With his hand lamp turned down to the faintest of glimmers, he began to accumulate parcels. There was plague in this area and this town. Therefore, he painstakingly picked out parcels of every variety of foodstuff in the food shop's stock. He stuffed his loot into a bag. He carried everything, even salt and sugar and coffee, meat, bread, and vegetables in their transparent coverings. He took a sample—the smallest possible—of everything he could find.

He piously laid an interstellar currency note on the checkout desk. He left. He went back to the highway by which he'd arrived. He trudged four miles to where a pellet designed for something else made a distinctive patch of unpleasant smell. He turned and traveled by compass until he found another evil-smelling spot. Again by compass . . . and he arrived back at the Med Ship. He went in.

Murgatroyd greeted him with inarticulate cries, embracing his legs and protesting vehemently of his sufferings during Calhoun's absence.
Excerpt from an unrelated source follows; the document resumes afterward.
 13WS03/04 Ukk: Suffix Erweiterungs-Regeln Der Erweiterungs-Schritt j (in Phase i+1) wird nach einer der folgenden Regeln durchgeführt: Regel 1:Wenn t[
To keep from stepping on him, Calhoun tripped. The bag of his burglarized acquisitions fell. It broke. Something smashed.

"Stop it!" commanded Calhoun firmly. "I missed you too. But I've got work to do, and I didn't run across any ditch water. I've got to go out again."

He forcibly prevented Murgatroyd from going with him, and he spent an hour fumbling for a swampy spot in the dark forest. In the end he packed up damp and half-rotted woods-mold. He carried that back to the ship. Then he began to collect the grocery packages he'd dropped. A package of coffeebeans had broken.

"Damn!" said Calhoun.

He gathered up the spilled beans. Murgatroyd assisted. Murgatroyd adored coffee. Calhoun found him popping the beans into his mouth and chewing in high delight.

He went about the essential, mundane labor he'd envisioned. He prepared what a physician of much older times would have called a decoction of rotted leaves. He examined it with a microscope. It was admirable! There were paramecia and rotifers and all sorts of agile microscopic creatures floating, swimming, squirming and darting about in the faintly brownish solution.

"Now," said Calhoun, "we will see if we see anything."

He put the fraction of a drop of a standard and extremely mild antiseptic on the microscope slide. The rotifers and the paramecia and the fauna of the ditch water died. Which, of course, was to be expected. Single-celled animals are killed by concentrations of poison which are harmless to greater animals. Antiseptics are poisons and poisons are antiseptics, but antiseptics are poisons only in massive doses. But to a rotifer or to paramecia all doses are massive.

"Therefore," explained Calhoun to a watching and inquisitive Murgatroyd, "I act more like an alchemist than a sane man. I feel apologetic, Murgatroyd. I am embarrassed to make decoctions and to mix them with synthesized ditch water. But what else can I do? I have to identify the cause of the plague here, without having contact with a single patient because Doctor Kelo . . ."

He shrugged and continued his activities. He was making solutions, decoctions, infusions of every kind of foodstuff the food shop he'd burglarized contained. The plague was not caused by an agent itself in infections. It was caused by something which allowed infections to thrive unhindered in human bodies. So Calhoun made soups of meat, all the kinds of meat, or grain and grain products, and vegetables taken from their transparent coverings. Even such items as sugar, salt, pepper and coffee were included.

Those solutions went upon microscope slides, one by one. With each, in turn, Calhoun mingled the decoction of rotting vegetation which was, apparently, as well-suited for his research as stagnant water from a scummy pond. The animalcules of the decoction appreciated their diverse food supplies. They fed. They throve. Given time, they would have multiplied prodigiously.